Raw data:
=====
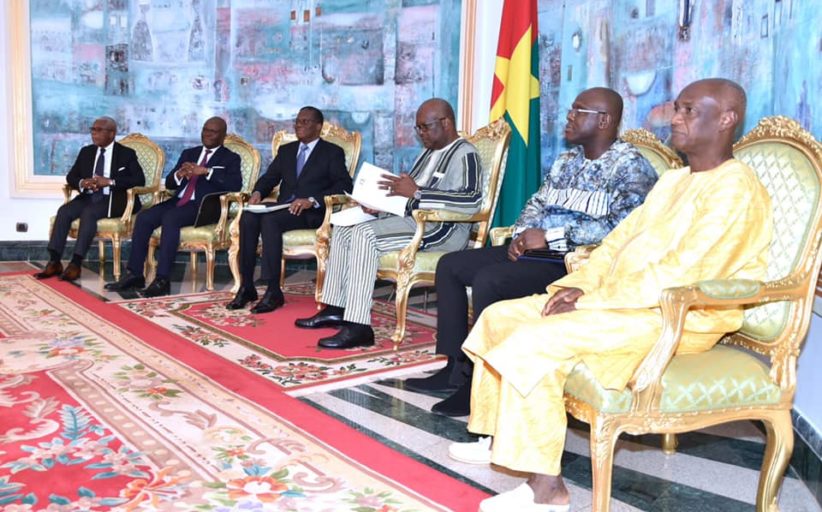Le président du Faso Roch Marc Christian Kaboré a reçu en audience des émissaires béninois porteurs d’un message du président Patrice Talon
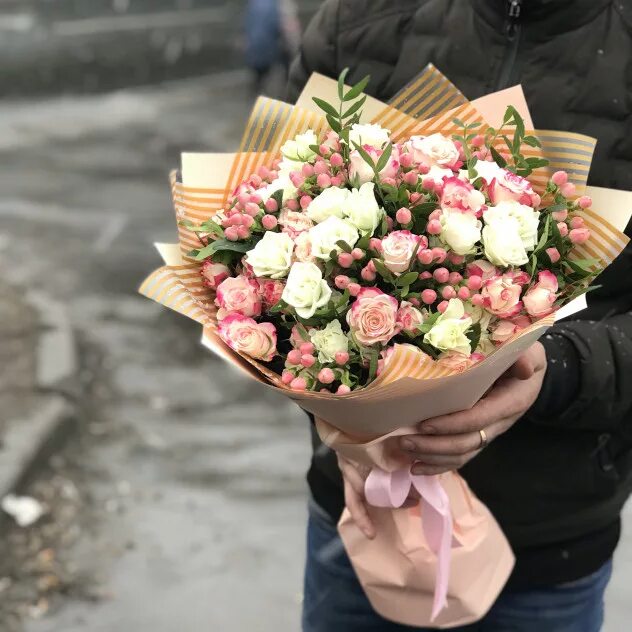 Розовые розы в коробке. Флавери логотип. Гипсофилы в корзине. Flawery png. Цветочный агрегатор.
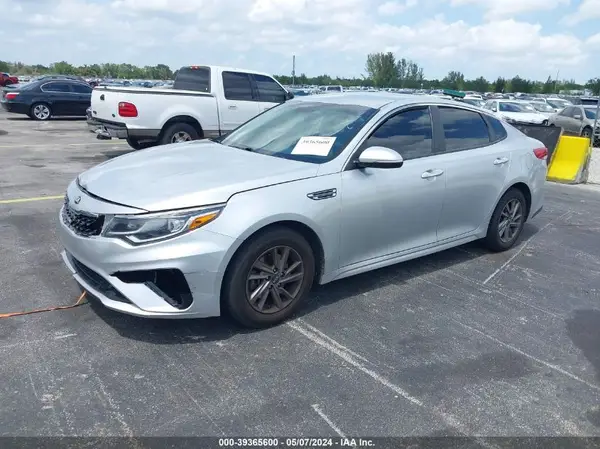 5XXGT4L35LG425140 2020 KIA OPTIMA - Image 2
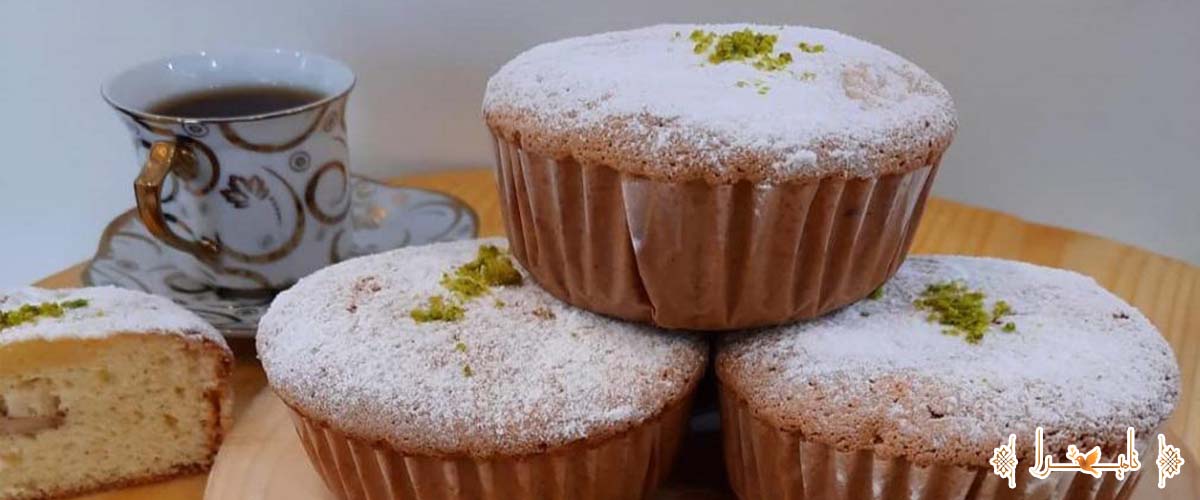 پذیرایی با کیک‌های کوچک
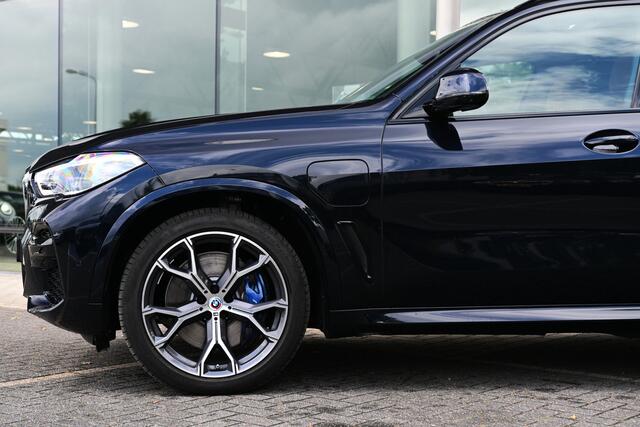 BMW X5 xDrive45e M Sport Automaat / Panoramadak / Comfortstoelen / Comfort Access / Head-Up / Harman Kardon / Laserlight / Parking Assistant Plus / Trekhaak afneembaar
=====
Work to be completed: Everything in the records above must be restated verbatim, save for the pictures.

Solution for this problem:
Le président du Faso Roch Marc Christian Kaboré a reçu en audience des émissaires béninois porteurs d’un message du président Patrice Talon
 Розовые розы в коробке. Флавери логотип. Гипсофилы в корзине. Flawery png. Цветочный агрегатор.
 5XXGT4L35LG425140 2020 KIA OPTIMA - Image 2
 پذیرایی با کیک‌های کوچک
 BMW X5 xDrive45e M Sport Automaat / Panoramadak / Comfortstoelen / Comfort Access / Head-Up / Harman Kardon / Laserlight / Parking Assistant Plus / Trekhaak afneembaar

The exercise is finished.